__Work to be completed__:
Reproduce each line, exactly, from the one containing "From [1128,357], [1096,388], [431,588], which" through the end of the material. Exclude pictures.

__Records of spatial reasoning questions__:

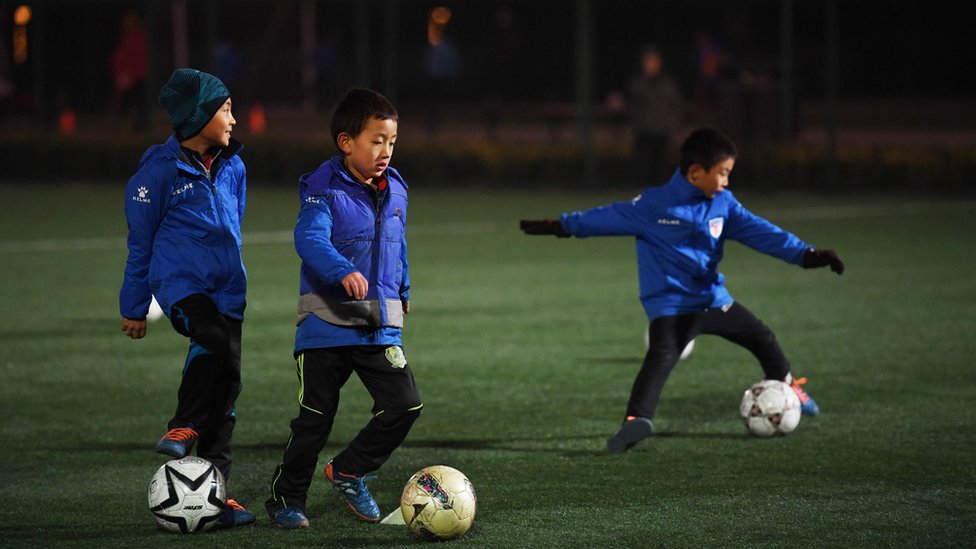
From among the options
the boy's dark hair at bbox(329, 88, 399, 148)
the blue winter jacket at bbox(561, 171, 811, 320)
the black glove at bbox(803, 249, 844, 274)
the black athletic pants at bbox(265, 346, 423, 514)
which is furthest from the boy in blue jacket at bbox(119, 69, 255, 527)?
the black glove at bbox(803, 249, 844, 274)

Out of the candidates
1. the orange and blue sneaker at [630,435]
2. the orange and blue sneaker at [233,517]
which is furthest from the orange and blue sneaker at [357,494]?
the orange and blue sneaker at [630,435]

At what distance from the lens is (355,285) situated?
5047 millimetres

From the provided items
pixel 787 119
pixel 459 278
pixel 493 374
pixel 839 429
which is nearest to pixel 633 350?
→ pixel 493 374

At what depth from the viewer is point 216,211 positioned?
5555mm

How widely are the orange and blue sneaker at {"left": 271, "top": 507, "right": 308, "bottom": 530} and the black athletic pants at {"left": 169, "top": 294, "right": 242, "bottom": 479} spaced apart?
0.45 m

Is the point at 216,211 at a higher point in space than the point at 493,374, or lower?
higher

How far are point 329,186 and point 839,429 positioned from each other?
10.2 feet

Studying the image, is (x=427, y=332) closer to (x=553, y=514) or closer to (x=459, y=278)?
(x=459, y=278)

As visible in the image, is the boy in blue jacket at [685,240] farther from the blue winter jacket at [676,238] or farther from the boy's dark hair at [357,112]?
the boy's dark hair at [357,112]

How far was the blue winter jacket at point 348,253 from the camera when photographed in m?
5.30

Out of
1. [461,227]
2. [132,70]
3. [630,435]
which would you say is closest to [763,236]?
[630,435]

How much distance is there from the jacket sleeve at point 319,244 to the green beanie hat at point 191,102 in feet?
1.83

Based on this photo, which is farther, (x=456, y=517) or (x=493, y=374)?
(x=493, y=374)

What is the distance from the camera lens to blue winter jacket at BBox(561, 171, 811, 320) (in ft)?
23.0
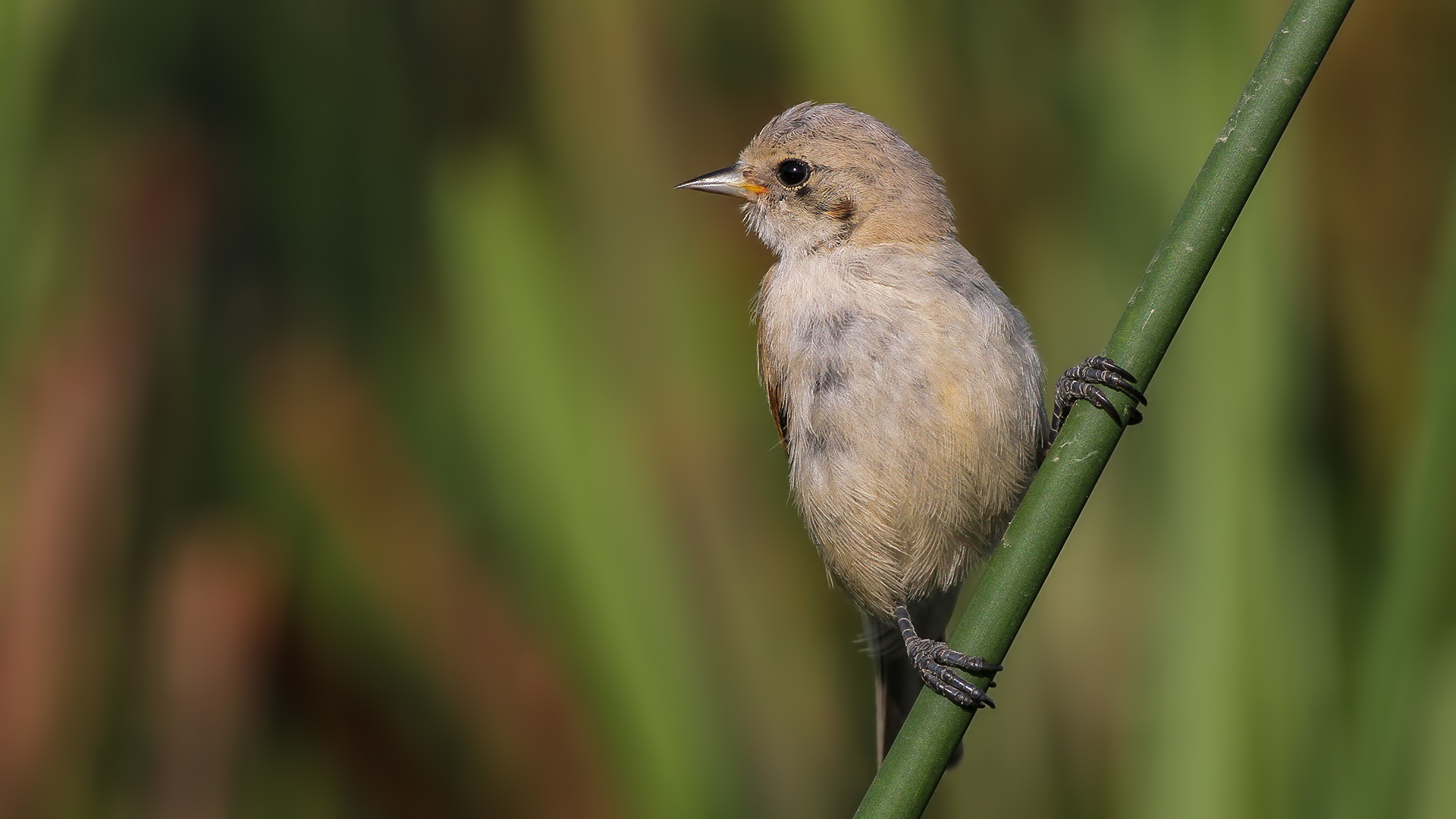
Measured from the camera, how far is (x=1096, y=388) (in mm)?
1851

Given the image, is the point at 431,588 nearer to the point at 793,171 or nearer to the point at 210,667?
the point at 210,667

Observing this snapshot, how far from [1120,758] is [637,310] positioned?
1568 mm

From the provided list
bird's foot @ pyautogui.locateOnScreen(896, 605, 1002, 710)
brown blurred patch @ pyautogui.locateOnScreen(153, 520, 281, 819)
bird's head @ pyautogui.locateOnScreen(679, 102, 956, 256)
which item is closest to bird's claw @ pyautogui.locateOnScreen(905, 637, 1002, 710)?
bird's foot @ pyautogui.locateOnScreen(896, 605, 1002, 710)

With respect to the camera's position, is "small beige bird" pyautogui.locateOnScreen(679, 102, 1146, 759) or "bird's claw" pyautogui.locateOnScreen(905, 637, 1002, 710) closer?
"bird's claw" pyautogui.locateOnScreen(905, 637, 1002, 710)

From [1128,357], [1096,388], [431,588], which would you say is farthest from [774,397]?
[1128,357]

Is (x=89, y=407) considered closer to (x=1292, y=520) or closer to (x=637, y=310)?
(x=637, y=310)

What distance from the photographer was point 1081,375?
212cm

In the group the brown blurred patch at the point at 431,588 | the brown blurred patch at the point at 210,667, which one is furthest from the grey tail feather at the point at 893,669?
the brown blurred patch at the point at 210,667

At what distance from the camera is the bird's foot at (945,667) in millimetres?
1822

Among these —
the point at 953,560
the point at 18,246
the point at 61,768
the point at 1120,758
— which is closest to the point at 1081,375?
the point at 953,560

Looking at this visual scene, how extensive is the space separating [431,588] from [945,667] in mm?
1502

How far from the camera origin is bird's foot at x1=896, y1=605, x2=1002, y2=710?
5.98 feet

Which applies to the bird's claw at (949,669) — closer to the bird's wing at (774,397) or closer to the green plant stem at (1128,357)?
the green plant stem at (1128,357)

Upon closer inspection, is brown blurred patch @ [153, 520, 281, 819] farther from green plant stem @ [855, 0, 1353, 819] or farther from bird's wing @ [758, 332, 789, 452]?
green plant stem @ [855, 0, 1353, 819]
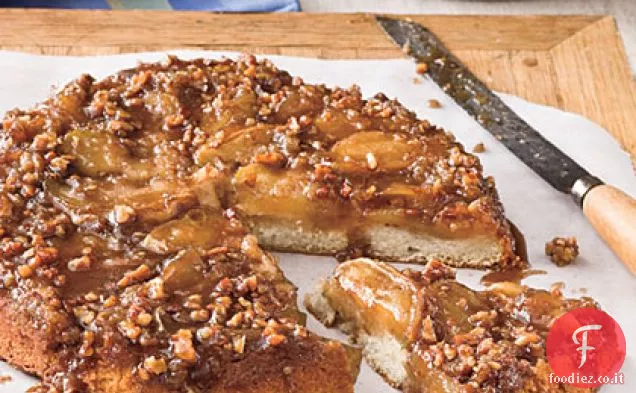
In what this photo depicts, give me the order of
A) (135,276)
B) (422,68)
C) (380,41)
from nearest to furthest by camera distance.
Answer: (135,276) < (422,68) < (380,41)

__Response for this exercise__:
From [1128,357], [1096,388], [431,588], which would you say is farthest from [774,397]?
[1128,357]

Is (x=89, y=407) considered closer to (x=1292, y=520) or closer to (x=637, y=310)?
(x=637, y=310)

What distance from the photographer was point 1081,375?
212cm

In the group the brown blurred patch at the point at 431,588 | the brown blurred patch at the point at 210,667, which one is furthest from the grey tail feather at the point at 893,669?
the brown blurred patch at the point at 210,667

At what distance from the camera is the bird's foot at (945,667) in millimetres?
1822

Among these —
the point at 953,560
the point at 18,246
the point at 61,768
the point at 1120,758
— which is closest to the point at 1081,375?
the point at 953,560

Looking at this visual scene, how extensive is the space separating [431,588] from [945,667] in mm?
1502

How far from the camera origin is bird's foot at x1=896, y1=605, x2=1002, y2=710?
5.98 feet

Which applies to the bird's claw at (949,669) — closer to the bird's wing at (774,397) or closer to the green plant stem at (1128,357)?
the green plant stem at (1128,357)

Upon closer inspection, is brown blurred patch @ [153, 520, 281, 819] farther from green plant stem @ [855, 0, 1353, 819] or farther from bird's wing @ [758, 332, 789, 452]?
green plant stem @ [855, 0, 1353, 819]
In what this photo depicts, give me the order of
A) (135,276)
B) (422,68)
C) (380,41)
from nearest to furthest by camera distance.
Answer: (135,276) < (422,68) < (380,41)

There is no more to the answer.